With Outré, Portal did not just follow up Seepia—they unraveled it further, splitting the seams and twisting the foundation into something even more grotesque and unknowable. What began as warped and unsettling death metal in their earlier work has here become a fully mutated entity. Outré doesn’t seek to refine the ideas of its predecessor—it sinks them deeper into the mire and invites the listener to follow.
This record does not conform to any current of contemporary death metal. While most of the genre in the mid-2000s was moving toward polish, precision, and performative brutality, Portal chose obscurity, suffocation, and abstraction. The production alone makes this clear. Guitars do not riff in any recognizable form. They swarm and collapse like decaying architecture, producing a wall of diseased texture rather than melody. The Curator’s vocals are buried beneath this mass, delivering arcane proclamations from a place that feels far removed from the present—neither human nor theatrical, just pure dread given voice.
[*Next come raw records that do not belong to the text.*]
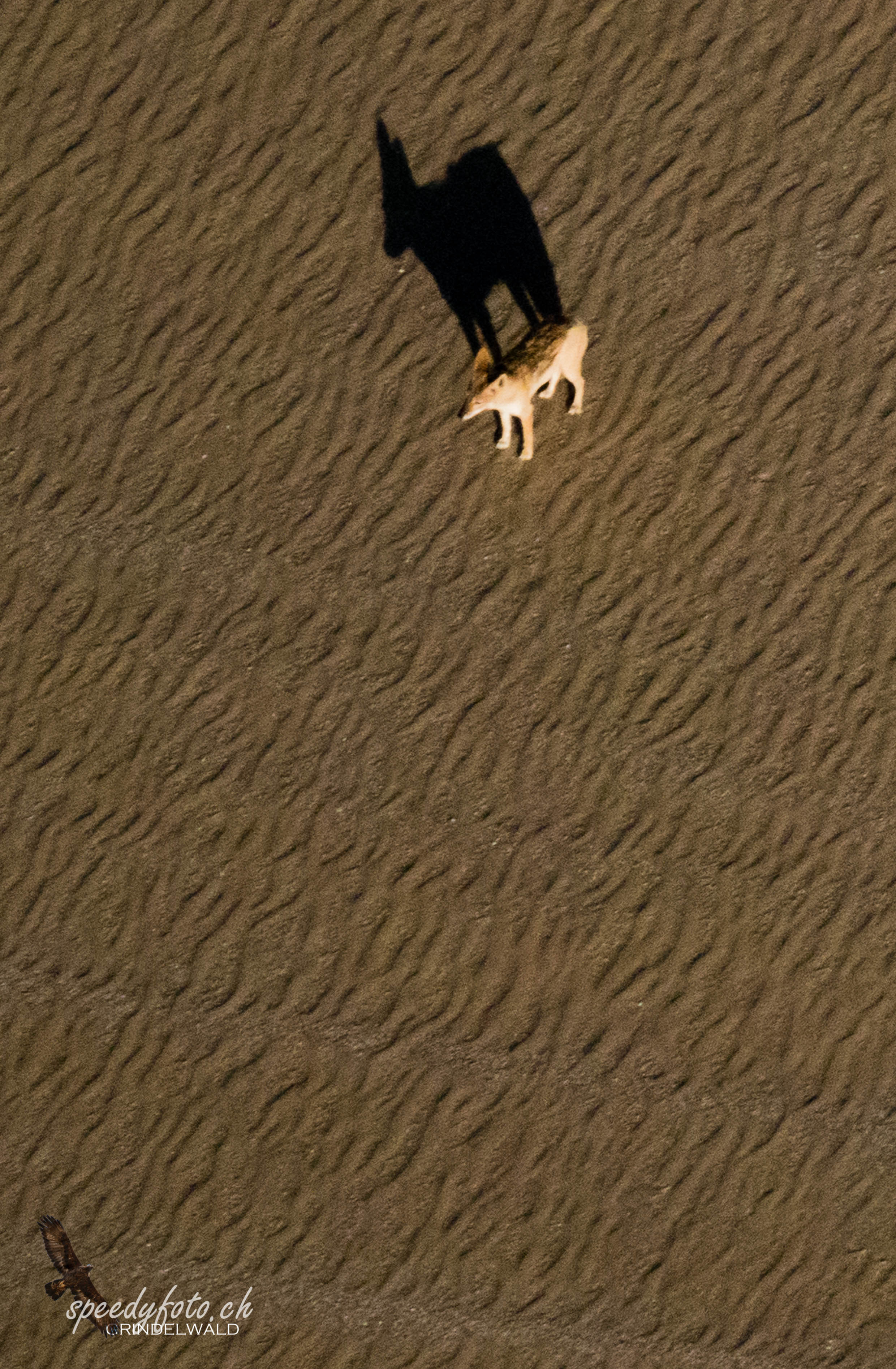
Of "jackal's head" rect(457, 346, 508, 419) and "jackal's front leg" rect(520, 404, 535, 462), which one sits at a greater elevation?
"jackal's head" rect(457, 346, 508, 419)

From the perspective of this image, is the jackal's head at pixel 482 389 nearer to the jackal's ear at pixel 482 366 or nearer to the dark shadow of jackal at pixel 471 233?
the jackal's ear at pixel 482 366

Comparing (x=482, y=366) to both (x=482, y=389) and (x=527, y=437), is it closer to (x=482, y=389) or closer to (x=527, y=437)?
(x=482, y=389)

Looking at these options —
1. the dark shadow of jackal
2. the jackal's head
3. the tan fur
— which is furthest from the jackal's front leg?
the dark shadow of jackal

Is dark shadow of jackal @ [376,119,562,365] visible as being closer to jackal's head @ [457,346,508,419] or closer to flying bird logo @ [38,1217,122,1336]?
jackal's head @ [457,346,508,419]

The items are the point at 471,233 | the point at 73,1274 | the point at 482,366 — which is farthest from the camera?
A: the point at 73,1274

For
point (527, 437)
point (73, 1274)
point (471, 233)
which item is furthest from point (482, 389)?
point (73, 1274)

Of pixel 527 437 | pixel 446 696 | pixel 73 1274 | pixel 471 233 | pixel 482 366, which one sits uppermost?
pixel 471 233
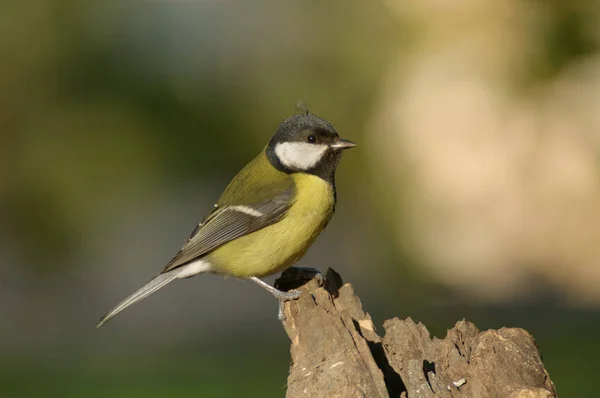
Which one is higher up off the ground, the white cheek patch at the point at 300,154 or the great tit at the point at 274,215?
the white cheek patch at the point at 300,154

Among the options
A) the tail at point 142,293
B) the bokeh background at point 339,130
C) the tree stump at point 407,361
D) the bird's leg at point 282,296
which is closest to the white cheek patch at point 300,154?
the bird's leg at point 282,296

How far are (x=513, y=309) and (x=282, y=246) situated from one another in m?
5.62

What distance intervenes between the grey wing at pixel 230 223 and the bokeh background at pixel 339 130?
337 centimetres

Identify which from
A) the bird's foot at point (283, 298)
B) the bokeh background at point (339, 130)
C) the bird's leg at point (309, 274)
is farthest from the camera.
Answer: the bokeh background at point (339, 130)

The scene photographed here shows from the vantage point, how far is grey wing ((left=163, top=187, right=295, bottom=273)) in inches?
144

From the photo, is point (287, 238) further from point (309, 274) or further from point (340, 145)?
point (340, 145)

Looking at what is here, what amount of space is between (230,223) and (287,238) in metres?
0.33

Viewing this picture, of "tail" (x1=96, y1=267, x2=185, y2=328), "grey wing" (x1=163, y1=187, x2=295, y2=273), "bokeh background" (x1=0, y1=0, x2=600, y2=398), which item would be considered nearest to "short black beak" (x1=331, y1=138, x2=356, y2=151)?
"grey wing" (x1=163, y1=187, x2=295, y2=273)

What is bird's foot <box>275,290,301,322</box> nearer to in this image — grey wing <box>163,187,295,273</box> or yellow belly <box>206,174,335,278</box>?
yellow belly <box>206,174,335,278</box>

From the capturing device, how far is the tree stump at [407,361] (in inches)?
94.9

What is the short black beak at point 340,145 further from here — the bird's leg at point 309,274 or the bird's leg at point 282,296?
the bird's leg at point 282,296

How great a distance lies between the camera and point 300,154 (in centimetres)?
375

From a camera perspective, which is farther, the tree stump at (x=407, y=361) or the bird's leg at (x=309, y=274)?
the bird's leg at (x=309, y=274)

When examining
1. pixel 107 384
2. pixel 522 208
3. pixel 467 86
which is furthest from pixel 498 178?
pixel 107 384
The drums, handled by Monocular, play a key role in the record’s unstable momentum. They lurch and stagger, often deliberately at odds with what little structure exists in the songs. Instead of propelling the music forward, they contribute to its sense of inertia—as if the whole record is sinking, not moving. On tracks like “Abysmill” and “13 Globes,” this rhythmic sabotage only makes the experience more oppressive.
Rather than present distinct songs, Outré offers a single contiguous descent. There are passages that briefly feel graspable—like the start of “Black Houses” or the sudden eruption in “Omnipotent Crawling Chaos”—but they are fleeting. Every moment threatens to dissolve into feedback or collapse under its own weight. And yet, through this chaos, there is control. Horror Illogium’s guitar work may sound improvised to the untrained ear, but there is method to his madness. Beneath the swirling dissonance lies a carefully measured approach to tonality and pacing.
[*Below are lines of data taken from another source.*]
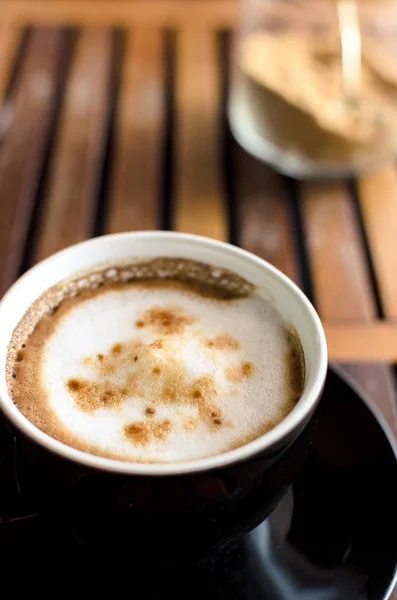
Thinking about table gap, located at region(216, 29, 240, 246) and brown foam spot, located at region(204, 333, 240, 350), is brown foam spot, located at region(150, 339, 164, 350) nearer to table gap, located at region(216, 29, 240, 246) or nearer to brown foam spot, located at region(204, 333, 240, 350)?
brown foam spot, located at region(204, 333, 240, 350)

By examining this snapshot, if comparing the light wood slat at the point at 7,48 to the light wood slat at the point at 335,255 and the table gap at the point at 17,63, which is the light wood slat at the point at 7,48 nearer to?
the table gap at the point at 17,63

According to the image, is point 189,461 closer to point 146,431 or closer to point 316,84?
point 146,431

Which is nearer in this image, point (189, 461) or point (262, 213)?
point (189, 461)

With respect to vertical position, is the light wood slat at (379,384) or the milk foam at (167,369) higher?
the milk foam at (167,369)

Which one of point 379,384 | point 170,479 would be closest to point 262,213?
point 379,384

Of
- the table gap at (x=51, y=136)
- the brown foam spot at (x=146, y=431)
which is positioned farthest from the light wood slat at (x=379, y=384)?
the table gap at (x=51, y=136)
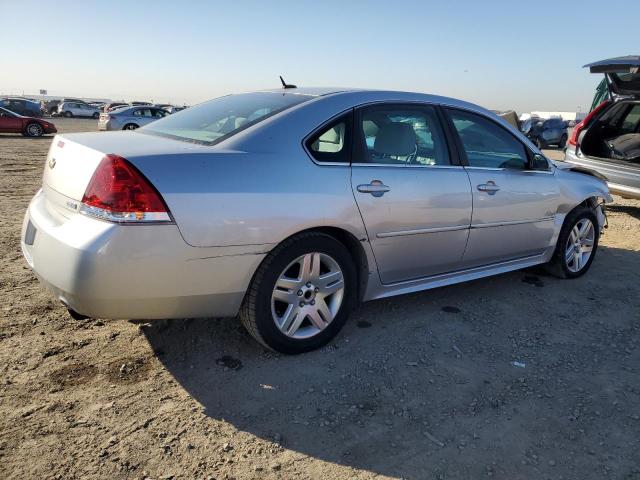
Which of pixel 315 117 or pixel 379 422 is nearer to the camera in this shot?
pixel 379 422

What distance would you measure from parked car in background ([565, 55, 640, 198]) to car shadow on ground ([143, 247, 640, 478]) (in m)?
3.73

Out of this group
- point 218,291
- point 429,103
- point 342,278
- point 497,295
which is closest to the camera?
point 218,291

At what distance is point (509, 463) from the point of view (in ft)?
7.50

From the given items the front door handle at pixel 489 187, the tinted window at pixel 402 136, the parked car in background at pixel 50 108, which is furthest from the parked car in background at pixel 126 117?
the parked car in background at pixel 50 108

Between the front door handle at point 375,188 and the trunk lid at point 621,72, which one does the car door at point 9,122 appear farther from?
the front door handle at point 375,188

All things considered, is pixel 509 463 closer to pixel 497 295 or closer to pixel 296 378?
pixel 296 378

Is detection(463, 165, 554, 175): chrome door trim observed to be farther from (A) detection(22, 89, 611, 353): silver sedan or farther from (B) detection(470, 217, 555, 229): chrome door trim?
(B) detection(470, 217, 555, 229): chrome door trim

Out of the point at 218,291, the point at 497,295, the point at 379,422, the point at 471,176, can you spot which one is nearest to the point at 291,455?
the point at 379,422

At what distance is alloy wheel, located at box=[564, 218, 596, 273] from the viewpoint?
4777 millimetres

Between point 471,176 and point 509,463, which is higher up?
point 471,176

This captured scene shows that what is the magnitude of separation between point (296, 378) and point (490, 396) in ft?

One of Outré’s most fascinating qualities is how it refuses to reveal itself all at once. Each listen peels away a layer, offering glimpses into the buried mechanics of its soundworld. The discomfort this record produces is not born of aggression, but of disorientation. It is like wandering an abandoned asylum where nothing chases you—but the silence is constantly closing in.
Portal’s aesthetic here is not death metal with horror themes. It is horror itself rendered through sound. The atmosphere is so thick and unwavering that by the time closer “Sourlows” ends, the silence feels almost shocking. The band’s visual and lyrical themes—antique madness, decayed elegance, Lovecraftian entropy—are perfectly reflected in the music. Even the runtime feels intentional. At just over half an hour, Outré never overstays its welcome, but it lingers long after it's over.
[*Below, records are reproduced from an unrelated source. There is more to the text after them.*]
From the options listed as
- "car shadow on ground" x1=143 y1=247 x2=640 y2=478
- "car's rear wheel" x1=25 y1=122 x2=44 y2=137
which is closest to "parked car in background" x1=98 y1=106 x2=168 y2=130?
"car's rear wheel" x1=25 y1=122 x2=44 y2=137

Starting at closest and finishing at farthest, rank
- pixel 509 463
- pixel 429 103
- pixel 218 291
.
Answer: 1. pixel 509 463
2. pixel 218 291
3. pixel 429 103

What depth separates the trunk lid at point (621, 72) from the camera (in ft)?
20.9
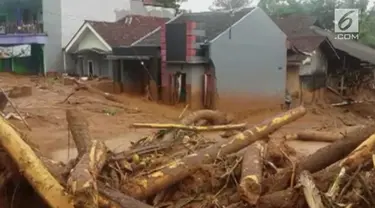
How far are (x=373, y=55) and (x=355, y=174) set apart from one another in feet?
72.0

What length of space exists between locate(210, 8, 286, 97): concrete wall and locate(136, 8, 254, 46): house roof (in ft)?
1.46

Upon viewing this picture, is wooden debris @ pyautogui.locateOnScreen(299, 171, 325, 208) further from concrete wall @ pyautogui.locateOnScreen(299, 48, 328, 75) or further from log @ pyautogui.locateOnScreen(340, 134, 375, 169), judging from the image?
concrete wall @ pyautogui.locateOnScreen(299, 48, 328, 75)

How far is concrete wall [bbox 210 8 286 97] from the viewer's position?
19.7 meters

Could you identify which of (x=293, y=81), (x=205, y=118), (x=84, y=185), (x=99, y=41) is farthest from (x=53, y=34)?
(x=84, y=185)

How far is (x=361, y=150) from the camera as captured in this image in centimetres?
553

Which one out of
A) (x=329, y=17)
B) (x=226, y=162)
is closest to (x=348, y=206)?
(x=226, y=162)

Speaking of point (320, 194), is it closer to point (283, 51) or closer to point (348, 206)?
point (348, 206)

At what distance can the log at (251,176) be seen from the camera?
5383mm

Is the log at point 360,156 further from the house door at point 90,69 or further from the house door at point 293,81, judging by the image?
the house door at point 90,69

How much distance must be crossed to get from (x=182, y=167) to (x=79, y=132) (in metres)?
1.59

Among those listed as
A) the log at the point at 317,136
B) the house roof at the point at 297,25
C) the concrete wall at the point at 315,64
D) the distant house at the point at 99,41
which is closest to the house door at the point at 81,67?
the distant house at the point at 99,41

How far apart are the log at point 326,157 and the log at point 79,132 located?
2.42 m

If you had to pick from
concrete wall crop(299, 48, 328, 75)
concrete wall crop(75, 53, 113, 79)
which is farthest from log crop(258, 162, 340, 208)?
concrete wall crop(75, 53, 113, 79)

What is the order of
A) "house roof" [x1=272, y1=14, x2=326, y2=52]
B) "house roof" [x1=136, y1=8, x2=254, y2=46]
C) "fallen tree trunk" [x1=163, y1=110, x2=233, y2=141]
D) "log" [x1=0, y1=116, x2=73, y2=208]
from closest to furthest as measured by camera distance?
1. "log" [x1=0, y1=116, x2=73, y2=208]
2. "fallen tree trunk" [x1=163, y1=110, x2=233, y2=141]
3. "house roof" [x1=136, y1=8, x2=254, y2=46]
4. "house roof" [x1=272, y1=14, x2=326, y2=52]
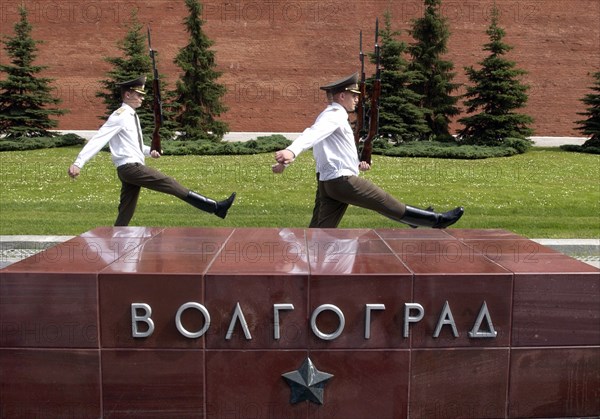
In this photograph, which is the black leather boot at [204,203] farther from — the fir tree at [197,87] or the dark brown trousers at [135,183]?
the fir tree at [197,87]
While Seepia offered glimpses of the abyss, Outré pulls you into it entirely. It is one of the rare death metal records that achieves a genuine sense of unease—not through gore or shock tactics, but through total collapse of structure and sound. It demands effort, patience, and an openness to death metal stripped of all its familiar comforts.
This is not an album for casual listening. It is not for those seeking riffs, hooks, or clarity. Outré exists as a monument to death metal’s outermost fringe—a masterwork of alienation, decay, and deliberate confusion. For the brave, it is essential.